Gameplay Mechanics & Systems
Arcade Chaos with Broken Bones
The core loop orbits Tournament Mode: three escalating trials (Park, City, US Race) unlocking tracks like Grand Canyon and Washington DC. Players earn cash mid-race via floating dollar icons ($100-$1,000), spent between events on repairs, nitro boosts, or cosmetic recolors—a proto-live-service economy marred by imbalance (post-race payouts trivialized grinding).
Vehicle Handling: Rubber-Band Nightmares
Cars straddle parody and incompetence. The stretch limo fishtails like a drunken serpent; ‘Slam D’s’ truck handles like a collapsing skyscraper. Physics veer into absurdity: nudging a pole spins vehicles 720°, while nitro triggers comedic speed bursts sans inertia. Power Unlimited (2002) noted AI opponents adhered to “fixed paths” with zero adaptability—colliding with traffic predictably at scripted nodes.
Poltergeist Cops and Multiplayer Ghosts
Police pathfinding borders on paranormal. Cruisers materialize perpendicular to your trajectory (Las Vegas’ Fremont Street), while FBI sedans phase through barriers like specters. The much-touted Cop vs. Racer multiplayer (PC-only) died on arrival due to LAN-setup hell—a fate shared by its PS2 port’s splitscreen, which halved an already unstable 30fps.

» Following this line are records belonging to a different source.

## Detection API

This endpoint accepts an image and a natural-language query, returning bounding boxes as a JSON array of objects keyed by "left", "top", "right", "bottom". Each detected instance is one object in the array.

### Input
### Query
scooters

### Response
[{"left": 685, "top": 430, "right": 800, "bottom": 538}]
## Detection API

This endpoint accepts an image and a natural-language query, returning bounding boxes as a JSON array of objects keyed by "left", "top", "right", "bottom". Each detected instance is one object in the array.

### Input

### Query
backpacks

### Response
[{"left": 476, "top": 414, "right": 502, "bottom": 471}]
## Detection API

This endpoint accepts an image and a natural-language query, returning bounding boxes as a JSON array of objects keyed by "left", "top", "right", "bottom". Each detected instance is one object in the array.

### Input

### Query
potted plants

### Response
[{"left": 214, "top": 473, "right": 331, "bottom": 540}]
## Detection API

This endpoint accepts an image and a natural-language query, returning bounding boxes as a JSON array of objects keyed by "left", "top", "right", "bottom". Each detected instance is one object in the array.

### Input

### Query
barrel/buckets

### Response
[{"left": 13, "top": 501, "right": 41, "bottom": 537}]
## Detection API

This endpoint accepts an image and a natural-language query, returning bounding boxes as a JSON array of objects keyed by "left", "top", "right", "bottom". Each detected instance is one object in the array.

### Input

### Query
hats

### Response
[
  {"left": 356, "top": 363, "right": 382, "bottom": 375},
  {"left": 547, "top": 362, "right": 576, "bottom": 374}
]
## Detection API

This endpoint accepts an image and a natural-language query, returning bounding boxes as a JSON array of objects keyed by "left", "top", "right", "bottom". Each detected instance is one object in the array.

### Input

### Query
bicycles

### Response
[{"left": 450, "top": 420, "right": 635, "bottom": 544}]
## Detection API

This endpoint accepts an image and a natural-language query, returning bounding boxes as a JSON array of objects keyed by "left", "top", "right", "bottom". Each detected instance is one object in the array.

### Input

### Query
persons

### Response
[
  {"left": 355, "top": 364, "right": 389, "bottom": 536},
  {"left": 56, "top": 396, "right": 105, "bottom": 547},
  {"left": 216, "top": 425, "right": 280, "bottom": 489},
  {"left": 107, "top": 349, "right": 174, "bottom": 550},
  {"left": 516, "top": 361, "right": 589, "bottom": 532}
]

World-Building, Art & Sound
Postcard Americana Through Fogged Lenses
The art team’s love for U.S. iconography shines through crude tech. Yosemite’s Wawona Tunnel Tree looms pixellated but majestic; D.C.’s Lincoln Memorial radiates low-poly gravitas. Yet awe curdles into jest: NYC’s Statue of Liberty resembles a lawn ornament, while LA’s Hollywood Sign floats like cardboard cutouts—a “tribute” one GameFAQs guide called “adorably sad.”
Radio Free America
Sound design salvages immersion. Region-specific radio stations—Miami’s salsa-infused WOOP 98 FM, Vegas’ nihilistic KRAP 107 FM—spout canned DJ chatter (“Lucky numbers always lose!”). Tracks recycle royalty-free rock, but the squeal of oversteering tires and crunch of destructible mailboxes deliver ASMR catharsis. Nostalgia tints reception: “The radio made it feel alive,” mused player J W (2009), “even when it wasn’t.”
Reception & Legacy
Launch Whiplash
Critics savaged US Racer for unrealized potential. GameStar Germany (54%) decried “ein Rückschritt” (“a step back”) in driving physics; Official UK PlayStation Magazine (40%) mocked its “Playmobil-grade chaos.” Player reviews diverged: some praised its “fast, dumb fun” (MobyGames user Timber Wolf), while others lamented “RC car handling” (MyAbandonware commenter, 2022). Commercially, it flopped in the U.S. but found cult appeal in Europe, moving 500k units via budget re-releases.
Modder Resurrections
Its afterlife proved more vibrant. Abandonware sites preserved it from obsolescence; modders patched SafeDisc via NoCD cracks and dgVoodoo2 wrappers. Speedrunners later exploited glitches—Chicago’s invincibility power-up enabled record-breaking 11-minute full clears. Yet its truest legacy remains cautionary: Davilex collapsed in 2006, their regional racing model devoured by open-world titans like Forza Horizon.
Conclusion
US Racer is gaming’s equivalent of a roadside attraction—a wobbly, weird monument to ambition outpacing execution. Its caricatured vision of America fascinates even at its jankiest, offering glimpses of what might’ve been with polish and processing power. For historians, it exemplifies Euro-Devs’ fraught romance with U.S. culture; for players, it’s a B-tier curio best enjoyed ironically via emulator. Not quite a wreck, not quite a classic, US Racer earns its place in the pantheon of flawed diesel-chugging dreamers. As its own radio DJ would rasp: “Keep your eyes on the road, your hands upon the wheel… and maybe don’t look too close at the graphics.”